Exercise instructions |
Copy every one of the lines below verbatim, leaving out the pictures.
═════ Data excerpts
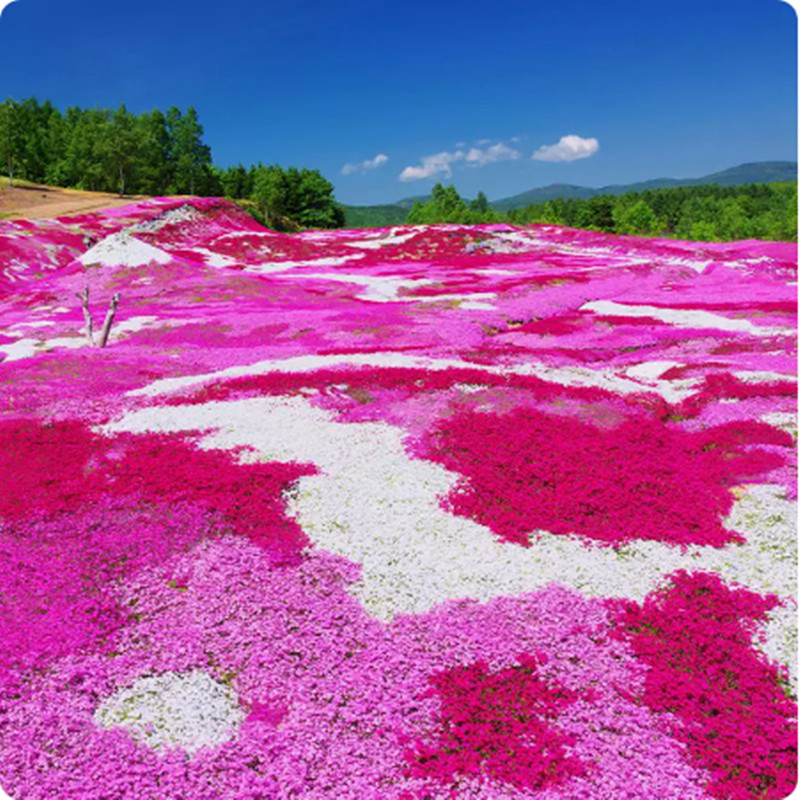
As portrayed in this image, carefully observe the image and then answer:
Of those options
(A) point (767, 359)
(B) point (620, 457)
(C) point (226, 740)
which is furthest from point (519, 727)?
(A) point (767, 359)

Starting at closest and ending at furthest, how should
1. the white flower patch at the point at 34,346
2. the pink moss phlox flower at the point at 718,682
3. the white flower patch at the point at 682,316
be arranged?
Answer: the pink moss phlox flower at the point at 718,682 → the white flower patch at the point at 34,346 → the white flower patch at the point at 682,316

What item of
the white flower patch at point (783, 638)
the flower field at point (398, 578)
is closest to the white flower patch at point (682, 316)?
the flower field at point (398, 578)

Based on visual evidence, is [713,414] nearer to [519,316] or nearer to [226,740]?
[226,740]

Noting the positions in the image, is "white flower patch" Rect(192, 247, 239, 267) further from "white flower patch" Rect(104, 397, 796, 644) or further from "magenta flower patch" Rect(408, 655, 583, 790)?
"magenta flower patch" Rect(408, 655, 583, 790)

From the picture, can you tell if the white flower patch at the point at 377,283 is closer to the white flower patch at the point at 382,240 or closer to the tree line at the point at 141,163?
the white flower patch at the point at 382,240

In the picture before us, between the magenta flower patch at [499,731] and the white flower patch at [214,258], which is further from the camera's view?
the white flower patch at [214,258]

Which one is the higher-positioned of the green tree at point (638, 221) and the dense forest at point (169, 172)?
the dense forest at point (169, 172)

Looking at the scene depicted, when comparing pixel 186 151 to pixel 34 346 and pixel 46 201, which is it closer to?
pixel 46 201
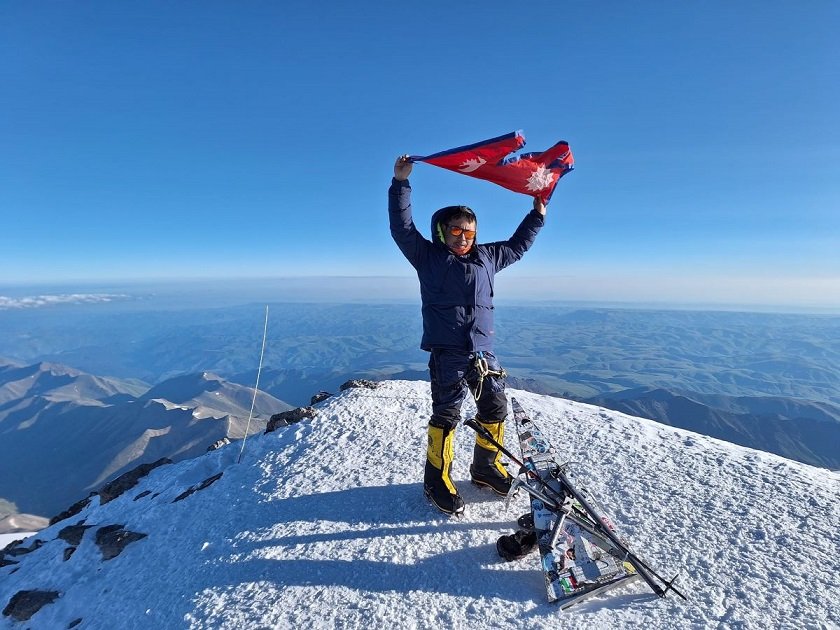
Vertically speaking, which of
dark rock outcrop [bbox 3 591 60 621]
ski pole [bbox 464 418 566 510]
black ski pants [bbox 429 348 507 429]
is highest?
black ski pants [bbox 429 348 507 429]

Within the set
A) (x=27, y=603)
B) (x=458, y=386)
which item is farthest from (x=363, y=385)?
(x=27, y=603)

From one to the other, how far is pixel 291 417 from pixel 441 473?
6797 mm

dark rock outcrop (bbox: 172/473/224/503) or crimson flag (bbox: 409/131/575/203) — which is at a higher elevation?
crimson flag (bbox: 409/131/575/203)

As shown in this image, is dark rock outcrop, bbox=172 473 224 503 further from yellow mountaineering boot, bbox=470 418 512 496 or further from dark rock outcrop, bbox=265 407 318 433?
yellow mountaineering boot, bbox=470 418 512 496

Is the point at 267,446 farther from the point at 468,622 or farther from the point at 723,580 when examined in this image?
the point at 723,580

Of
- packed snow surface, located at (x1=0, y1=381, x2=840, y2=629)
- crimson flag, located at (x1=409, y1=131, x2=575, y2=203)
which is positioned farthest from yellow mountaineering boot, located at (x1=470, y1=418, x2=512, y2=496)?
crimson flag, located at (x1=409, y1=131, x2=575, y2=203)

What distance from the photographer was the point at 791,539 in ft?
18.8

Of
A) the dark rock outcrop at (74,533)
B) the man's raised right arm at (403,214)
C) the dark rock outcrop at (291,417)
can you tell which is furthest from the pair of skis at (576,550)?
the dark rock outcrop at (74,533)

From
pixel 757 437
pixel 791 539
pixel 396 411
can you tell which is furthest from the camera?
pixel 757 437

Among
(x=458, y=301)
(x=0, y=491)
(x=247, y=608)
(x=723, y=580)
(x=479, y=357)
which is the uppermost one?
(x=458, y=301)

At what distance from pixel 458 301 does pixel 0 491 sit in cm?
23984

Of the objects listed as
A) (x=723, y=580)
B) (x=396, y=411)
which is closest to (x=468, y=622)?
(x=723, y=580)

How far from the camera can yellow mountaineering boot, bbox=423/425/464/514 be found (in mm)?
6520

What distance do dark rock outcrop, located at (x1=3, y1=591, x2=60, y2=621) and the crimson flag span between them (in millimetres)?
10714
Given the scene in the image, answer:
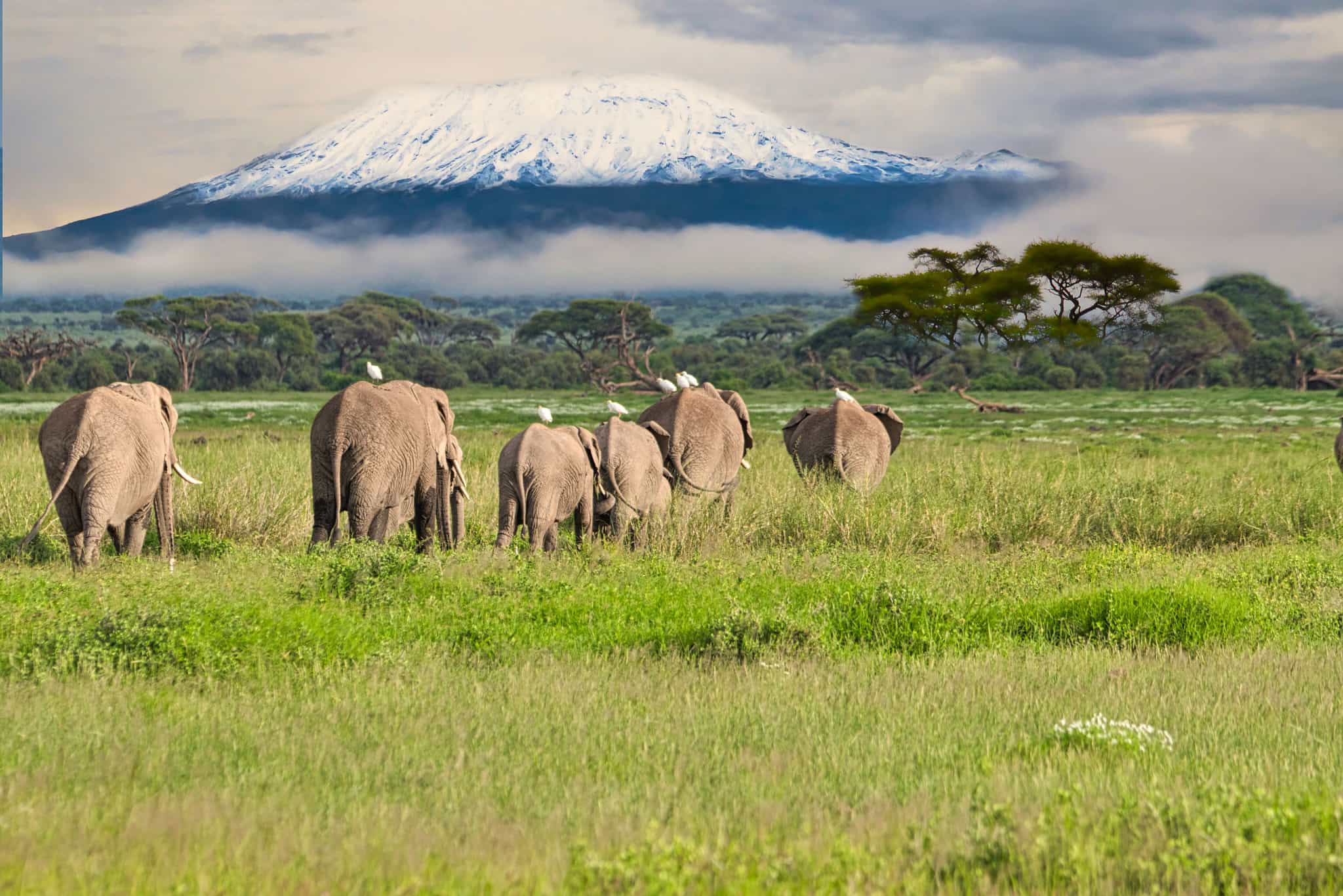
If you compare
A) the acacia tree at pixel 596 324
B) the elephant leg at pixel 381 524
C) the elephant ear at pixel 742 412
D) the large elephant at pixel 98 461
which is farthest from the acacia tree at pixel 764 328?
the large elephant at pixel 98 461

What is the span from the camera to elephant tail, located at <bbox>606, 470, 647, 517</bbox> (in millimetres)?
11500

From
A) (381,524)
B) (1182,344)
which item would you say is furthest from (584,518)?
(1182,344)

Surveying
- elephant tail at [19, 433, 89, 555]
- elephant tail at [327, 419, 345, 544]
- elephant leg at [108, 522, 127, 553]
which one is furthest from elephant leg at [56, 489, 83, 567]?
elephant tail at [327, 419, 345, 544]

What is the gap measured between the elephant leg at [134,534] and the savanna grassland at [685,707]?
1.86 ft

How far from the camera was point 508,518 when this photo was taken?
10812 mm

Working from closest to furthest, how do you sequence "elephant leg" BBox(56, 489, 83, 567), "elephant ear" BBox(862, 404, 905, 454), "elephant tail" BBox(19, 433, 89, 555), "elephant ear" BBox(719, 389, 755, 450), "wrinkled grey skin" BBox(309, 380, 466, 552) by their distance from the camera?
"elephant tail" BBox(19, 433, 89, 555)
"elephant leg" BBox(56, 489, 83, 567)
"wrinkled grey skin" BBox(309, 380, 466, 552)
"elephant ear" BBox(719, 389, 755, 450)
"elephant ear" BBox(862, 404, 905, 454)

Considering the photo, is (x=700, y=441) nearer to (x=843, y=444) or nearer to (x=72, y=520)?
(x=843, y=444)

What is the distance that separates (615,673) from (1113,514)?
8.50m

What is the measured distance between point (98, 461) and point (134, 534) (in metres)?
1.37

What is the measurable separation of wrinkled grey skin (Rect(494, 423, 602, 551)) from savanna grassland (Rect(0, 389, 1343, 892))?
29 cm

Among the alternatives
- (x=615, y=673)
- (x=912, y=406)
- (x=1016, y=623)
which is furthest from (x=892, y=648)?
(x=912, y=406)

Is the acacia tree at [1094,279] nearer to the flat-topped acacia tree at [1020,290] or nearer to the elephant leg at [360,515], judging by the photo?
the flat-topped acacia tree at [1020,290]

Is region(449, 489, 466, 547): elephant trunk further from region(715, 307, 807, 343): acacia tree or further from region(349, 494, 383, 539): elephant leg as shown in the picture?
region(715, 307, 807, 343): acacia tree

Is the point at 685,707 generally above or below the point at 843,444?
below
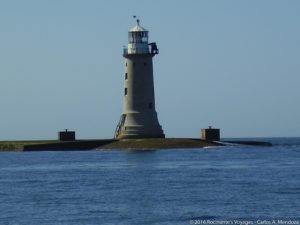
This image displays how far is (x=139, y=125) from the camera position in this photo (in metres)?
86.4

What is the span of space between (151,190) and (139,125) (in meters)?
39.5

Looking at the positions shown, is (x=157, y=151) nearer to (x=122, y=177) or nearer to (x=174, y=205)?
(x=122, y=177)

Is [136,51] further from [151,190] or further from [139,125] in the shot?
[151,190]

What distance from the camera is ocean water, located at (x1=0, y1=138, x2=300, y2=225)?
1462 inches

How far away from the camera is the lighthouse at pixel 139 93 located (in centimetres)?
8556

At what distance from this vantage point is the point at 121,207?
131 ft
══════════
Answer to the task |
As portrayed in this image, carefully observe the image and then answer:
Of those options
(A) point (767, 359)
(B) point (620, 457)
(C) point (226, 740)
which is furthest from point (519, 727)?
(A) point (767, 359)

Starting at closest and ending at furthest, how should
1. the white flower patch at the point at 34,346
2. the pink moss phlox flower at the point at 718,682
3. the white flower patch at the point at 682,316
be arranged?
Answer: the pink moss phlox flower at the point at 718,682 → the white flower patch at the point at 34,346 → the white flower patch at the point at 682,316

What item of
the white flower patch at point (783, 638)
the flower field at point (398, 578)
is closest to the white flower patch at point (682, 316)?
the flower field at point (398, 578)

Based on visual evidence, is [713,414] nearer to [519,316] or nearer to [226,740]?
[226,740]

Noting the positions in the image, is "white flower patch" Rect(192, 247, 239, 267) further from "white flower patch" Rect(104, 397, 796, 644) or further from "magenta flower patch" Rect(408, 655, 583, 790)?
"magenta flower patch" Rect(408, 655, 583, 790)

From the picture, can you tell if the white flower patch at the point at 377,283 is closer to the white flower patch at the point at 382,240 or closer to the tree line at the point at 141,163?
the white flower patch at the point at 382,240

In the picture before us, between the magenta flower patch at [499,731] and the white flower patch at [214,258], which is further from the camera's view?
the white flower patch at [214,258]

Which one is the higher-positioned of the green tree at point (638, 221) and the dense forest at point (169, 172)?
the dense forest at point (169, 172)

Looking at the scene depicted, when comparing pixel 186 151 to pixel 34 346 and pixel 46 201, which is it closer to?
pixel 46 201
Vertically speaking, which of
dark rock outcrop [bbox 3 591 60 621]
ski pole [bbox 464 418 566 510]
black ski pants [bbox 429 348 507 429]
is highest?
black ski pants [bbox 429 348 507 429]

Within the set
A) (x=27, y=603)
B) (x=458, y=386)
which item is farthest from (x=363, y=385)?
(x=27, y=603)

From one to the other, how far is pixel 291 417 from pixel 441 473?
6797 mm

dark rock outcrop (bbox: 172/473/224/503) or crimson flag (bbox: 409/131/575/203) — which is at a higher elevation?
crimson flag (bbox: 409/131/575/203)

As shown in this image, is dark rock outcrop, bbox=172 473 224 503 further from yellow mountaineering boot, bbox=470 418 512 496 or further from dark rock outcrop, bbox=265 407 318 433?
yellow mountaineering boot, bbox=470 418 512 496

Is the point at 267,446 farther from the point at 468,622 or farther from the point at 723,580 when examined in this image?
the point at 723,580

Of
- packed snow surface, located at (x1=0, y1=381, x2=840, y2=629)
- crimson flag, located at (x1=409, y1=131, x2=575, y2=203)
which is positioned farthest from yellow mountaineering boot, located at (x1=470, y1=418, x2=512, y2=496)?
crimson flag, located at (x1=409, y1=131, x2=575, y2=203)

What distance from the photographer was the point at 791,539 in ft?
18.8

Of
A) the dark rock outcrop at (74,533)
B) the man's raised right arm at (403,214)
C) the dark rock outcrop at (291,417)
can you tell which is furthest from the pair of skis at (576,550)?
the dark rock outcrop at (74,533)

From
pixel 757 437
pixel 791 539
pixel 396 411
can you tell which is furthest from the camera?
pixel 757 437

Among
(x=458, y=301)
(x=0, y=491)
(x=247, y=608)
(x=723, y=580)
(x=479, y=357)
which is the uppermost one?
(x=458, y=301)

At what distance from pixel 458 301 does pixel 0 491 sit in cm?
23984

Of the objects listed as
A) (x=723, y=580)
B) (x=396, y=411)
which is closest to (x=468, y=622)?
(x=723, y=580)

How far from the camera can yellow mountaineering boot, bbox=423/425/464/514 be found (in mm)?
6520

What distance do dark rock outcrop, located at (x1=3, y1=591, x2=60, y2=621) and the crimson flag span between them (in millimetres)?
10714
Given the scene in the image, answer:
If you compare
A) the acacia tree at pixel 596 324
B) the elephant leg at pixel 381 524
C) the elephant ear at pixel 742 412
D) the large elephant at pixel 98 461
which is farthest from the acacia tree at pixel 764 328?
the large elephant at pixel 98 461

What is the span from the camera to elephant tail, located at <bbox>606, 470, 647, 517</bbox> (in millimetres)?
11500

From
A) (381,524)
B) (1182,344)
which item would you say is furthest from (584,518)?
(1182,344)

Surveying
- elephant tail at [19, 433, 89, 555]
- elephant tail at [327, 419, 345, 544]
- elephant leg at [108, 522, 127, 553]
which one is furthest from elephant leg at [56, 489, 83, 567]?
elephant tail at [327, 419, 345, 544]

What is the gap measured between the elephant leg at [134,534] and the savanna grassland at [685,707]?
1.86 ft

How far from the camera was point 508,518 when this photo was taken?
10812 mm

Working from closest to furthest, how do you sequence "elephant leg" BBox(56, 489, 83, 567), "elephant ear" BBox(862, 404, 905, 454), "elephant tail" BBox(19, 433, 89, 555), "elephant ear" BBox(719, 389, 755, 450), "wrinkled grey skin" BBox(309, 380, 466, 552) by their distance from the camera?
"elephant tail" BBox(19, 433, 89, 555)
"elephant leg" BBox(56, 489, 83, 567)
"wrinkled grey skin" BBox(309, 380, 466, 552)
"elephant ear" BBox(719, 389, 755, 450)
"elephant ear" BBox(862, 404, 905, 454)

Considering the photo, is (x=700, y=441) nearer to (x=843, y=444) or nearer to (x=72, y=520)?
(x=843, y=444)

What is the distance that separates (615,673) from (1113,514)?
8.50m

What is the measured distance between point (98, 461) and point (134, 534) (in metres)?
1.37

What is the measurable separation of wrinkled grey skin (Rect(494, 423, 602, 551)) from savanna grassland (Rect(0, 389, 1343, 892))?
29 cm

Among the alternatives
- (x=615, y=673)
- (x=912, y=406)
- (x=1016, y=623)
which is furthest from (x=892, y=648)?
(x=912, y=406)

Is the acacia tree at [1094,279] nearer to the flat-topped acacia tree at [1020,290] or nearer to the elephant leg at [360,515], judging by the photo?
the flat-topped acacia tree at [1020,290]

Is region(449, 489, 466, 547): elephant trunk further from region(715, 307, 807, 343): acacia tree or further from region(349, 494, 383, 539): elephant leg as shown in the picture?
region(715, 307, 807, 343): acacia tree

Is the point at 685,707 generally above or below the point at 843,444?
below
This image displays how far is (x=139, y=125) from the camera position in this photo (in metres)?
86.4

What is the span of space between (151,190) and (139,125) (in meters)?
39.5

Looking at the positions shown, is (x=157, y=151) nearer to (x=122, y=177) or nearer to (x=174, y=205)?
(x=122, y=177)

Is [136,51] further from [151,190] or further from [139,125] in the shot?
[151,190]

What distance from the camera is ocean water, located at (x1=0, y1=138, x2=300, y2=225)?
1462 inches

How far away from the camera is the lighthouse at pixel 139 93 located (in centimetres)?
8556

At what distance from this vantage point is the point at 121,207?
131 ft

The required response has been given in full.